DATA LISTING
- - - -

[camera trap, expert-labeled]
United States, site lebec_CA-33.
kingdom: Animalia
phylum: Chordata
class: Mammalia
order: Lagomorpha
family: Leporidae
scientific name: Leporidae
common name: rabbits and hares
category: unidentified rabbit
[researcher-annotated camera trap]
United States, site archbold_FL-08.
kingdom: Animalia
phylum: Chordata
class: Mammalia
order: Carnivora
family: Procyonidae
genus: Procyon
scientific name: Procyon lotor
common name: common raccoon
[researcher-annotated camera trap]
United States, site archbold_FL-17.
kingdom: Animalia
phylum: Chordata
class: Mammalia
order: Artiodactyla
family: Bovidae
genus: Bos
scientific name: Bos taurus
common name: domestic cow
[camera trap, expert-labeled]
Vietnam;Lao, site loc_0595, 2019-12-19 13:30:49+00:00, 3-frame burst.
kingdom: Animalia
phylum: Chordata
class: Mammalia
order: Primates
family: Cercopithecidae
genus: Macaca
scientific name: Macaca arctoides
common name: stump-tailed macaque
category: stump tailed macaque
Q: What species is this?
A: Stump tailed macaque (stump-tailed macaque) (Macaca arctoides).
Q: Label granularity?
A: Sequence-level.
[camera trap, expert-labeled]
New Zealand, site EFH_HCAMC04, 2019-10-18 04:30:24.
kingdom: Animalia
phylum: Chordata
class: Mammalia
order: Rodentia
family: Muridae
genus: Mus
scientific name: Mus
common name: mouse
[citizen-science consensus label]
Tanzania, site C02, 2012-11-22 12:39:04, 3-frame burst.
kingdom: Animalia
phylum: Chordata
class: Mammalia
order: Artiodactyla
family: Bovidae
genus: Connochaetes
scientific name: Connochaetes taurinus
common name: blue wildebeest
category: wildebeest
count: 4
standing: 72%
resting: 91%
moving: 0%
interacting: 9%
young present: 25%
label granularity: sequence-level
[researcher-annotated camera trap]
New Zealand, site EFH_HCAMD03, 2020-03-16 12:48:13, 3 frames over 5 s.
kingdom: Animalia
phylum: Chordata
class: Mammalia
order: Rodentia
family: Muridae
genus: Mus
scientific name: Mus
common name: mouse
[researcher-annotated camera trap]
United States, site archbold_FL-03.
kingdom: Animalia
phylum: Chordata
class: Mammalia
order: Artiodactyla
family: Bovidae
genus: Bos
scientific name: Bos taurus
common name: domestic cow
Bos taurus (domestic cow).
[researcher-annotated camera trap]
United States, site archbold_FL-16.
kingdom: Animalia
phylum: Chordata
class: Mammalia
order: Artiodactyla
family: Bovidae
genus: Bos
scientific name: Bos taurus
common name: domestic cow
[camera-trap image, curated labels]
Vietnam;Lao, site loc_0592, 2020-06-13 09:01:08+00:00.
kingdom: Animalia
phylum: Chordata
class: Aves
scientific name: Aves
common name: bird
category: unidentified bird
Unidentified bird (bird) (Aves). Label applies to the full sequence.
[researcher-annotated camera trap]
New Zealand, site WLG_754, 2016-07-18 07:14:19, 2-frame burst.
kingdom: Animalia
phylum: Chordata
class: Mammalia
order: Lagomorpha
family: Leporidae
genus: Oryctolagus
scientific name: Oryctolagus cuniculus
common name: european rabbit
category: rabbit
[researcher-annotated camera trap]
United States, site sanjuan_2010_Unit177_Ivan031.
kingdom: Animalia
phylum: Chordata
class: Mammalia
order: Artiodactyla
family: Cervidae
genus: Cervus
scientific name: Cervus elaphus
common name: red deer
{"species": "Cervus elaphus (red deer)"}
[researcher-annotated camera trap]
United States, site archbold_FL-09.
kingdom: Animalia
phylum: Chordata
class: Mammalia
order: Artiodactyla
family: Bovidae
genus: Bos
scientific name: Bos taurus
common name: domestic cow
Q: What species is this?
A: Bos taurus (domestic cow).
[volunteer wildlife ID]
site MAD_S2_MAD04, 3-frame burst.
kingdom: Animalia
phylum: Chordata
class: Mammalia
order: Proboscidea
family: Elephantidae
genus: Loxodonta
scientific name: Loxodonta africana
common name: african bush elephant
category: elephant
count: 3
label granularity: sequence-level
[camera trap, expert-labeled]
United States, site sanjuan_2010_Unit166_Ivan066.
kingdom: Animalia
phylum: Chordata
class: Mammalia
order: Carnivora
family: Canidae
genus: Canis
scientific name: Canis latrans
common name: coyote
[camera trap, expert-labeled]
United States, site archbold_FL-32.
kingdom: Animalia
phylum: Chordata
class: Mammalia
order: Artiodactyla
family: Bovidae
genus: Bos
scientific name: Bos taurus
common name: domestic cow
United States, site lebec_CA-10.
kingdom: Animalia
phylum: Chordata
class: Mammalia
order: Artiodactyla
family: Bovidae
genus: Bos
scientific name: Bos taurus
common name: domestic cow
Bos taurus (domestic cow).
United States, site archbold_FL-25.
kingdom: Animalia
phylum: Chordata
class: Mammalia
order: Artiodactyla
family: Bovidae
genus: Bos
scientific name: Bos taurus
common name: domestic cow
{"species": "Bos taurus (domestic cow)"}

- - - -

WORK REQUIRED
Your answer must be an exact transcription of every record above.

ANSWER SPACE
[camera trap, expert-labeled]
United States, site lebec_CA-33.
kingdom: Animalia
phylum: Chordata
class: Mammalia
order: Lagomorpha
family: Leporidae
scientific name: Leporidae
common name: rabbits and hares
category: unidentified rabbit
[researcher-annotated camera trap]
United States, site archbold_FL-08.
kingdom: Animalia
phylum: Chordata
class: Mammalia
order: Carnivora
family: Procyonidae
genus: Procyon
scientific name: Procyon lotor
common name: common raccoon
[researcher-annotated camera trap]
United States, site archbold_FL-17.
kingdom: Animalia
phylum: Chordata
class: Mammalia
order: Artiodactyla
family: Bovidae
genus: Bos
scientific name: Bos taurus
common name: domestic cow
[camera trap, expert-labeled]
Vietnam;Lao, site loc_0595, 2019-12-19 13:30:49+00:00, 3-frame burst.
kingdom: Animalia
phylum: Chordata
class: Mammalia
order: Primates
family: Cercopithecidae
genus: Macaca
scientific name: Macaca arctoides
common name: stump-tailed macaque
category: stump tailed macaque
Q: What species is this?
A: Stump tailed macaque (stump-tailed macaque) (Macaca arctoides).
Q: Label granularity?
A: Sequence-level.
[camera trap, expert-labeled]
New Zealand, site EFH_HCAMC04, 2019-10-18 04:30:24.
kingdom: Animalia
phylum: Chordata
class: Mammalia
order: Rodentia
family: Muridae
genus: Mus
scientific name: Mus
common name: mouse
[citizen-science consensus label]
Tanzania, site C02, 2012-11-22 12:39:04, 3-frame burst.
kingdom: Animalia
phylum: Chordata
class: Mammalia
order: Artiodactyla
family: Bovidae
genus: Connochaetes
scientific name: Connochaetes taurinus
common name: blue wildebeest
category: wildebeest
count: 4
standing: 72%
resting: 91%
moving: 0%
interacting: 9%
young present: 25%
label granularity: sequence-level
[researcher-annotated camera trap]
New Zealand, site EFH_HCAMD03, 2020-03-16 12:48:13, 3 frames over 5 s.
kingdom: Animalia
phylum: Chordata
class: Mammalia
order: Rodentia
family: Muridae
genus: Mus
scientific name: Mus
common name: mouse
[researcher-annotated camera trap]
United States, site archbold_FL-03.
kingdom: Animalia
phylum: Chordata
class: Mammalia
order: Artiodactyla
family: Bovidae
genus: Bos
scientific name: Bos taurus
common name: domestic cow
Bos taurus (domestic cow).
[researcher-annotated camera trap]
United States, site archbold_FL-16.
kingdom: Animalia
phylum: Chordata
class: Mammalia
order: Artiodactyla
family: Bovidae
genus: Bos
scientific name: Bos taurus
common name: domestic cow
[camera-trap image, curated labels]
Vietnam;Lao, site loc_0592, 2020-06-13 09:01:08+00:00.
kingdom: Animalia
phylum: Chordata
class: Aves
scientific name: Aves
common name: bird
category: unidentified bird
Unidentified bird (bird) (Aves). Label applies to the full sequence.
[researcher-annotated camera trap]
New Zealand, site WLG_754, 2016-07-18 07:14:19, 2-frame burst.
kingdom: Animalia
phylum: Chordata
class: Mammalia
order: Lagomorpha
family: Leporidae
genus: Oryctolagus
scientific name: Oryctolagus cuniculus
common name: european rabbit
category: rabbit
[researcher-annotated camera trap]
United States, site sanjuan_2010_Unit177_Ivan031.
kingdom: Animalia
phylum: Chordata
class: Mammalia
order: Artiodactyla
family: Cervidae
genus: Cervus
scientific name: Cervus elaphus
common name: red deer
{"species": "Cervus elaphus (red deer)"}
[researcher-annotated camera trap]
United States, site archbold_FL-09.
kingdom: Animalia
phylum: Chordata
class: Mammalia
order: Artiodactyla
family: Bovidae
genus: Bos
scientific name: Bos taurus
common name: domestic cow
Q: What species is this?
A: Bos taurus (domestic cow).
[volunteer wildlife ID]
site MAD_S2_MAD04, 3-frame burst.
kingdom: Animalia
phylum: Chordata
class: Mammalia
order: Proboscidea
family: Elephantidae
genus: Loxodonta
scientific name: Loxodonta africana
common name: african bush elephant
category: elephant
count: 3
label granularity: sequence-level
[camera trap, expert-labeled]
United States, site sanjuan_2010_Unit166_Ivan066.
kingdom: Animalia
phylum: Chordata
class: Mammalia
order: Carnivora
family: Canidae
genus: Canis
scientific name: Canis latrans
common name: coyote
[camera trap, expert-labeled]
United States, site archbold_FL-32.
kingdom: Animalia
phylum: Chordata
class: Mammalia
order: Artiodactyla
family: Bovidae
genus: Bos
scientific name: Bos taurus
common name: domestic cow
United States, site lebec_CA-10.
kingdom: Animalia
phylum: Chordata
class: Mammalia
order: Artiodactyla
family: Bovidae
genus: Bos
scientific name: Bos taurus
common name: domestic cow
Bos taurus (domestic cow).
United States, site archbold_FL-25.
kingdom: Animalia
phylum: Chordata
class: Mammalia
order: Artiodactyla
family: Bovidae
genus: Bos
scientific name: Bos taurus
common name: domestic cow
{"species": "Bos taurus (domestic cow)"}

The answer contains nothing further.